Getting back on track post festive season

Festive seasons are meant for having good times with family and friends. Loads of socializing, exchange of sweets, family meals and so much more are happening. It’s very tough to stick to a diet regime. Hope you all enjoyed the tips given by me earlier for Mindful eating during the festivals.

Now is the time to get back on track to continue the journey of feeling and looking healthy and getting ready for New Year’s Eve!

here are some tips that will help to get back on track

Post the festival first thing to get back on track is the clear the pantry, cupboards, and refrigerator with all the Diwali sweets and savories. Once the food is out of sight I am sure it will be out of your mind too. Replace these with your usual snacks and your healthy sweets so that you will automatically choose healthy options.

Since we have indulged into a lot of sweets there are changes that if you get back to routine meals you will crave for sweets. This happens because there is an insulin spike. In order to reduce this spike and tame your sugar cravings follow these simple tricks

  1. start your day with 1 tbsp of virgin coconut oil /ghee. This is known as fat first in the morning. Fat will keep you fuller for a longer time and since it does not spike the insulin it will reduce the sugar cravings as well. Virgin coconut oil has an added advantage of being high in lauric acid which mobilises fat , so it will help you in weight reduction as well.
  2. Protein rich foods- eggs, chicken, fish , dals and sprouts, nuts and oilseeds, soy and milk and milk products are thermogenic and will require more energy to burn. Proteins also will help you to reduce the spike of insulin and keep you fuller for a longer time. Make it point to have a portion of protien in every meal along with carbs and good fats.
  3. fiber rich foods like whole fruits and salads will increase the bulk of the meals and also slow the digestion of foods and improve better absorpion of nutrients. The fiber rich foods will also reduce the sugar cravings and are low in caloires. Make sure that you have 5 serves of fruits and vegetables in the day.
  4. Simple carbs like sugar rich foods, honey and jaggery will increase the blood sugar levels instantly since they do not require time to digest.

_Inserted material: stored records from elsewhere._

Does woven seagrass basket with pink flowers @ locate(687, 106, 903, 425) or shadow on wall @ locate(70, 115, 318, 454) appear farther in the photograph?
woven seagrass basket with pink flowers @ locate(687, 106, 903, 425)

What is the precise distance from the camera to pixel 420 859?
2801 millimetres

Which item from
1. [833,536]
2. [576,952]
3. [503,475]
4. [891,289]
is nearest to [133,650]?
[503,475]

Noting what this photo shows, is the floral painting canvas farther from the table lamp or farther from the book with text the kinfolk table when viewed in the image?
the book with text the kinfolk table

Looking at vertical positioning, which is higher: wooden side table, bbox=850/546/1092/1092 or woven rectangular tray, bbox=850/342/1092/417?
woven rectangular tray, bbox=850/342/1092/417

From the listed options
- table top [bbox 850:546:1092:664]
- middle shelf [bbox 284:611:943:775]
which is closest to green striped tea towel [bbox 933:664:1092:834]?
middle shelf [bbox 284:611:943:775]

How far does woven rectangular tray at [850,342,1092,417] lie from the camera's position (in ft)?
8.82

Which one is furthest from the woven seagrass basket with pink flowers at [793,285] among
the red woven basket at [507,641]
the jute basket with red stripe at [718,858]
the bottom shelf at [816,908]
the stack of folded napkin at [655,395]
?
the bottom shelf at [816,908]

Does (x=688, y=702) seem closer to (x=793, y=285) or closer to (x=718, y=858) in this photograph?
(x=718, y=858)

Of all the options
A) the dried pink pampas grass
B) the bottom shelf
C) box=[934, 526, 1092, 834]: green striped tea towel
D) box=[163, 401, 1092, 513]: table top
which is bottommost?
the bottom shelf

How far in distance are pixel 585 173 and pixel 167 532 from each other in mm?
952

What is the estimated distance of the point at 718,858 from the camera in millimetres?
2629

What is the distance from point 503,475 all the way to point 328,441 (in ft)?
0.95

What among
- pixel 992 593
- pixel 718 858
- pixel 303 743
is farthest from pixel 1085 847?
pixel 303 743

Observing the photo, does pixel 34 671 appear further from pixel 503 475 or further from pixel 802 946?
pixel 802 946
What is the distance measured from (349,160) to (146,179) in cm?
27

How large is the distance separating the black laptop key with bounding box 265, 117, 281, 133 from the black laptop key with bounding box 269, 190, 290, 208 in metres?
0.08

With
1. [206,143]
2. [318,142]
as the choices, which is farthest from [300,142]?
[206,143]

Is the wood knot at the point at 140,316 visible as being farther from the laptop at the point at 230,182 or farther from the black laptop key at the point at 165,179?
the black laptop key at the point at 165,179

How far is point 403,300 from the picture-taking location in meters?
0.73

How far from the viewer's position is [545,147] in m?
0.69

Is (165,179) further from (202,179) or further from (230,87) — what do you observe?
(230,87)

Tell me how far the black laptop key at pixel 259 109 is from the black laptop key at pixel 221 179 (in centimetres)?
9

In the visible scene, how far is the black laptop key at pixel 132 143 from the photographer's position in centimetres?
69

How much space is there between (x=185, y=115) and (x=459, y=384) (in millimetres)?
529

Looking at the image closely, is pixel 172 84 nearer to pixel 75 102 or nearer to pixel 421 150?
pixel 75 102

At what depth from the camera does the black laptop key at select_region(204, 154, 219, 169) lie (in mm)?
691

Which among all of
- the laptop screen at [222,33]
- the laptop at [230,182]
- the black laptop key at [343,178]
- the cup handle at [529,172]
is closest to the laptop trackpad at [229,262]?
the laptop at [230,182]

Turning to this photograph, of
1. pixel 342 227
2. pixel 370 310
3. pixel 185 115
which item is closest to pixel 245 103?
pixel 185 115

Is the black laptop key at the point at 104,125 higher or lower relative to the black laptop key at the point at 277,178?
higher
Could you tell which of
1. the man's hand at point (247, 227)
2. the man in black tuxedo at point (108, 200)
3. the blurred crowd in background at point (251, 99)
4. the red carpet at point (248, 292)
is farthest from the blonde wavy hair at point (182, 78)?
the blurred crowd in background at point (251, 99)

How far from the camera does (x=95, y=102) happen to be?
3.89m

As compared to this the complex carbs like roti, rice , oats and millets take a longer time to digest and hence thesugar spike is lesser in these foods . This is because of the fiber content as well as the sugar is present in the form of starch.

There is a common myth that you need to follow a detox diet if you indulge in the wrong food choices. It is as if you are suggesting that the sins of enjoying the festival need to be paid off! Please do not indulge in any such detox diets. Getting back to routine is more important. Often due to the sugar spike in the season, it becomes even tougher to follow a detox diet that is low in protein, good fats, and complex carbs. Stop junk foods and any sweets immediately post the festival. This is the best detox possible.

Make sure that you are back to the routine workouts as soon as the season is over. Start with low intensity and get back to regular workouts in a week’s time!

Have at least 8-10 glasses of water every day. By doing this you will be able to boost the metabolism and also wash off all the toxins in the body. Water should preferably be plain without any additives.

Wishing you a happy journey towards your health goals!